EXERCISE DESCRIPTION: Count the lines in the listing below that contain the string "Ελλάδα", treating uppercase and lowercase as different. Reply with the number only.

DATA IN THIS EXERCISE:
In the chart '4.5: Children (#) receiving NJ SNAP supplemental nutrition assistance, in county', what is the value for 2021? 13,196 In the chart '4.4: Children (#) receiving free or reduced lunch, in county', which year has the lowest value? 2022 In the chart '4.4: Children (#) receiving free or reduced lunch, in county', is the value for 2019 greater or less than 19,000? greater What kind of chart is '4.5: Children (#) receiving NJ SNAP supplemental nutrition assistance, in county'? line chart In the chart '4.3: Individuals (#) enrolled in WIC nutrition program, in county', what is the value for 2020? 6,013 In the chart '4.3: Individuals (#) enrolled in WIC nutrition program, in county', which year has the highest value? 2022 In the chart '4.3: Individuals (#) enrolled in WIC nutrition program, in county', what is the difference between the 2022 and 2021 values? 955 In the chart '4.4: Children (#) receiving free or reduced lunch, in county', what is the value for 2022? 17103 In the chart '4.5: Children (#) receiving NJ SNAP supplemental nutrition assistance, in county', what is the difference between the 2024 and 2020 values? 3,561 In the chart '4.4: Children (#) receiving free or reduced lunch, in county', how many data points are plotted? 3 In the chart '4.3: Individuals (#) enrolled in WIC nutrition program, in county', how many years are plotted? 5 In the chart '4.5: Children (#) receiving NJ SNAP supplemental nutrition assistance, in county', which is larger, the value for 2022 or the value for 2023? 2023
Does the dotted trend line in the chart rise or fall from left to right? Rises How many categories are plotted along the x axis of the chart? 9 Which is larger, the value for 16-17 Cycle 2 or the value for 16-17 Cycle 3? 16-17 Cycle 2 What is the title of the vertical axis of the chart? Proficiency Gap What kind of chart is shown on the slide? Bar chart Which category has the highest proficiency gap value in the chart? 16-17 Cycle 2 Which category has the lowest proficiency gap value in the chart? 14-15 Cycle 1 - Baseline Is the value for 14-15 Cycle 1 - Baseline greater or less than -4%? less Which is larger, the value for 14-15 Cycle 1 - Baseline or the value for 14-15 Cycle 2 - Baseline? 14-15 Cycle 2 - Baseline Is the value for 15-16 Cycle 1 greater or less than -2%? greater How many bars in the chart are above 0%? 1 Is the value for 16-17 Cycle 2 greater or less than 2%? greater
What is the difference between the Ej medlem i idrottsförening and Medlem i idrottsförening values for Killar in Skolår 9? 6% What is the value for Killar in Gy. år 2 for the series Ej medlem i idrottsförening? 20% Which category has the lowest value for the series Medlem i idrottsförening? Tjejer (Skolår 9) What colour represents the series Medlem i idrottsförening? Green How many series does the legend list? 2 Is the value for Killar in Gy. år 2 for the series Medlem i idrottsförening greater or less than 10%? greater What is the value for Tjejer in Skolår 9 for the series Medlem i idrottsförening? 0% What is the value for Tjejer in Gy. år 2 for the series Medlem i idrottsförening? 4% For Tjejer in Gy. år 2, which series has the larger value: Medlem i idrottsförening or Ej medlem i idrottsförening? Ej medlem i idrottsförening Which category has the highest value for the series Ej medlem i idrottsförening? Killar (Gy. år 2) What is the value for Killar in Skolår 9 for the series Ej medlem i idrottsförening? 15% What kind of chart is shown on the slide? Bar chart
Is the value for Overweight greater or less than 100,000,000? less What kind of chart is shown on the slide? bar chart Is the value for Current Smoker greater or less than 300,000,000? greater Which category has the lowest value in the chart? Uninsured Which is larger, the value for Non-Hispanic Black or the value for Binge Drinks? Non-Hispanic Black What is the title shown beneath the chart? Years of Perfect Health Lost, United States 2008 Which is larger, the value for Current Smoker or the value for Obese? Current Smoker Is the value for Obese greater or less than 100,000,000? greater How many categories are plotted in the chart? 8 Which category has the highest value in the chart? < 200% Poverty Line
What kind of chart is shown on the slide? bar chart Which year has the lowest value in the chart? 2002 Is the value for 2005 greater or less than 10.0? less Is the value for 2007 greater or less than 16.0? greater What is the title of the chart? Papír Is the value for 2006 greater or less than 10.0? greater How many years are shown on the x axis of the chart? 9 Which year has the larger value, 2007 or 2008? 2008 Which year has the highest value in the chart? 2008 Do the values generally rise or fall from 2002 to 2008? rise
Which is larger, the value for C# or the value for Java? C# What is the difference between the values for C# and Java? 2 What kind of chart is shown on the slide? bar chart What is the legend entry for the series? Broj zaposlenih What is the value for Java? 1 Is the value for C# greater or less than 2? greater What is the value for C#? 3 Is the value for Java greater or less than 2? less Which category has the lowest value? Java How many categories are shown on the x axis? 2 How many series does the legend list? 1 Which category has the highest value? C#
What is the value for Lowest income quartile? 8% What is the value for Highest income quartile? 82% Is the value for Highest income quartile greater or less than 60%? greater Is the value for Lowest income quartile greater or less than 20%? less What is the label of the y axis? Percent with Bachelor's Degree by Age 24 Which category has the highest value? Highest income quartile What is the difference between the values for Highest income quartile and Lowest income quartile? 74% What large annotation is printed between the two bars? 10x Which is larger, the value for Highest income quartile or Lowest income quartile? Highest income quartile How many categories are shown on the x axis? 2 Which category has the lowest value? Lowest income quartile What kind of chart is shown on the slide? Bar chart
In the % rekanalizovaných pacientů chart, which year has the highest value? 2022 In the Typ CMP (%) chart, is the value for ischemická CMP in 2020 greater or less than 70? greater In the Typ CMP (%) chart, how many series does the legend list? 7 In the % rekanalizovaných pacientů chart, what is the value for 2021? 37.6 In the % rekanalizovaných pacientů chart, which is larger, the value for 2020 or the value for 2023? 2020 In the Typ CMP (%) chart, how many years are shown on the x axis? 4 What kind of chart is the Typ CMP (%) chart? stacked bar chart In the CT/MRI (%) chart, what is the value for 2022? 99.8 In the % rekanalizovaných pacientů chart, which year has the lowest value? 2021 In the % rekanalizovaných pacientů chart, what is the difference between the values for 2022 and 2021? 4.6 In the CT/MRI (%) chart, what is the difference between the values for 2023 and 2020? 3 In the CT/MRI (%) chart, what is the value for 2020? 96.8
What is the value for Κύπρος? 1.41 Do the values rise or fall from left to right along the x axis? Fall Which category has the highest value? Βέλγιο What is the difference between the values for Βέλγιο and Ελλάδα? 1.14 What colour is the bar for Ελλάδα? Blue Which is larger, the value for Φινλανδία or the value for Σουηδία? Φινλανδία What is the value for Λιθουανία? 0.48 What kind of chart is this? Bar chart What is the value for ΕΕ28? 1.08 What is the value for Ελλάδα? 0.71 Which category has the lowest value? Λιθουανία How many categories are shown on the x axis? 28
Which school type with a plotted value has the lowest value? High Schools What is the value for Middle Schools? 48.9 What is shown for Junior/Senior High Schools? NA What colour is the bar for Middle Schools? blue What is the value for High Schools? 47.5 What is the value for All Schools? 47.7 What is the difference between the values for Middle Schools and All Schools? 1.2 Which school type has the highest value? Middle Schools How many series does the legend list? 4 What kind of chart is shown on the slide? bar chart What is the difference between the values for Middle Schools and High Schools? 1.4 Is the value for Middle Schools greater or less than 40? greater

RESULT FOR THIS EXERCISE: 1